Carol McDonnell, the site manager, said it remains a popular attraction for a wide variety of visitors.

“We’ve had people like Senator Mark Warner take a tour, as well as Sasha Obama when she was in the second grade,” she said. “Of course when the Lees had the house, James Madison was a guest.”

Richard Bland Lee was Northern Virginia’s first congressman and had much to do with moving the nation’s capital from Philadelphia to Washington.

Why the name Sully?

“We don’t know for sure,” McDonnell said. “But Richard Bland Lee studied French agriculture and political writing, and there were memoirs of Maximilien de Bethune, first Duke of Sully in France. There is also a Chateau de Sully, built in the late 14 th century, on the banks of the Loire River. Early Americans were very much into French culture. An example of this connection is the name Chantilly, where Sully is located.”

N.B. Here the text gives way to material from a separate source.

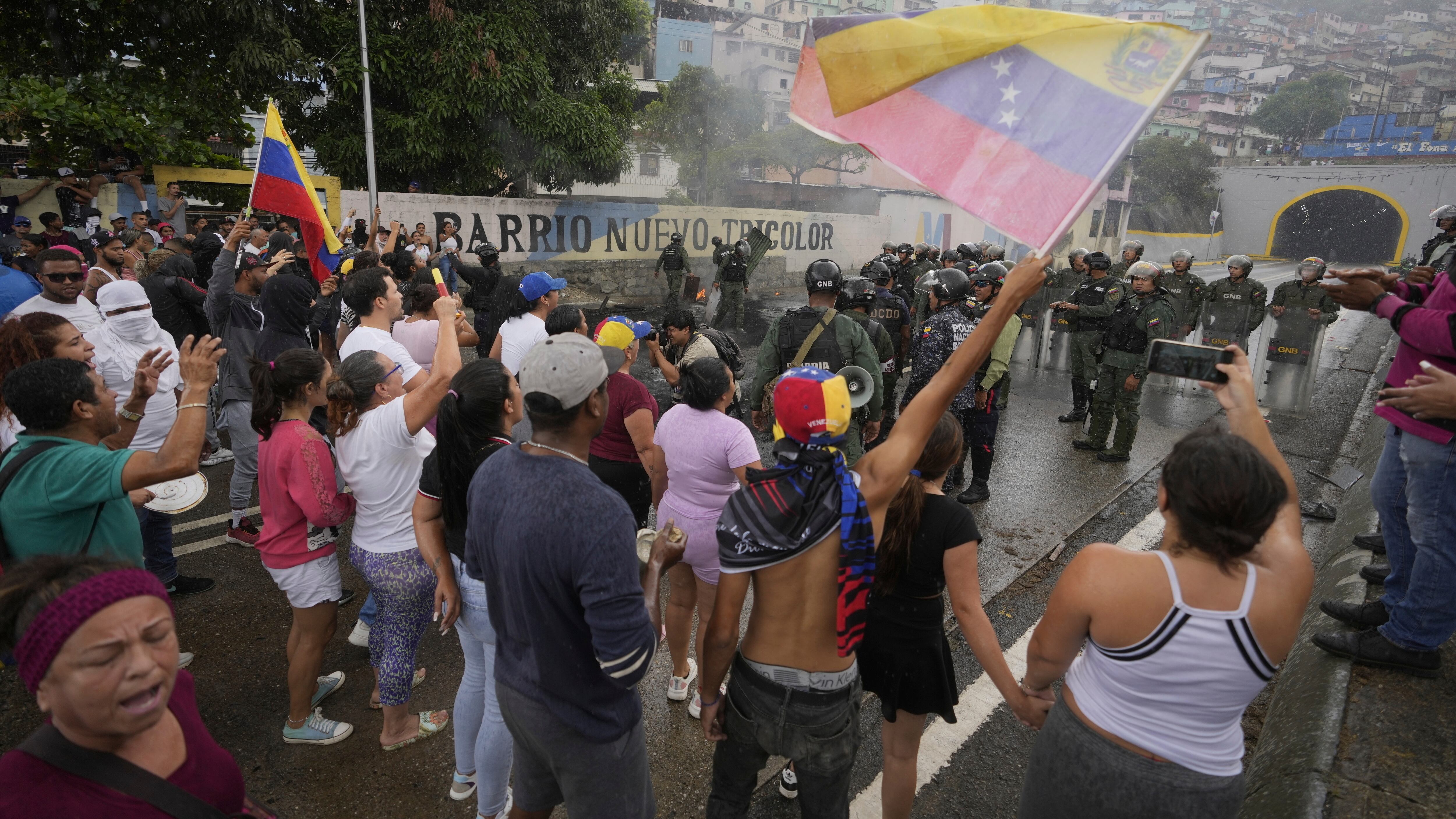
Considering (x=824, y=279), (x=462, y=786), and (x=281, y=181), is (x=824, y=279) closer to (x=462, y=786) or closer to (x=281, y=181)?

Originally, Sully was farmed by as many as 40 enslaved people owned by Lee and managed by an overseer. Five of the original buildings have survived and the Authority built representative slave cabins. There is a kitchen/laundry with a covered walkway to the main house, a smoke house, and a stone dairy.

The farm originally raised tobacco, but eventually switched into diversified edible crop rotation: timothy grass, clover, apples, peaches, wheat, and rye, among others.

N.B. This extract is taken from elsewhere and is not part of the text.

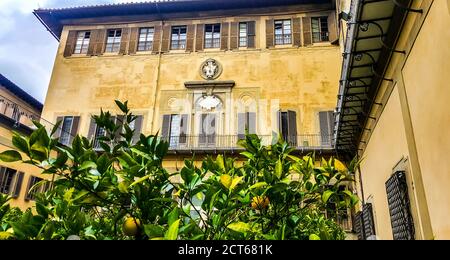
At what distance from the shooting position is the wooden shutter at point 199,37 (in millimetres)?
16688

The main house was described in a letter to his wife by then owner Stephen Collins in September, 1794.

“It is a very clever house,” he wrote. “Has an elegant hall 12 feet wide and handsome staircase and two very pretty rooms on the first flore(sic)…two large and one small chamber in the second story and one handsome and large chamber in the third or garitt story and another good lodging room besides.”

During the Civil War, the Sully House served as a temporary resting place for the wounded. Letters and various sources mention hearing the gunfire from the Ox Hill battle and that of Manassas. All that history, as well as extensive information on the enslaved community, is available during tours and in Sully House exhibits.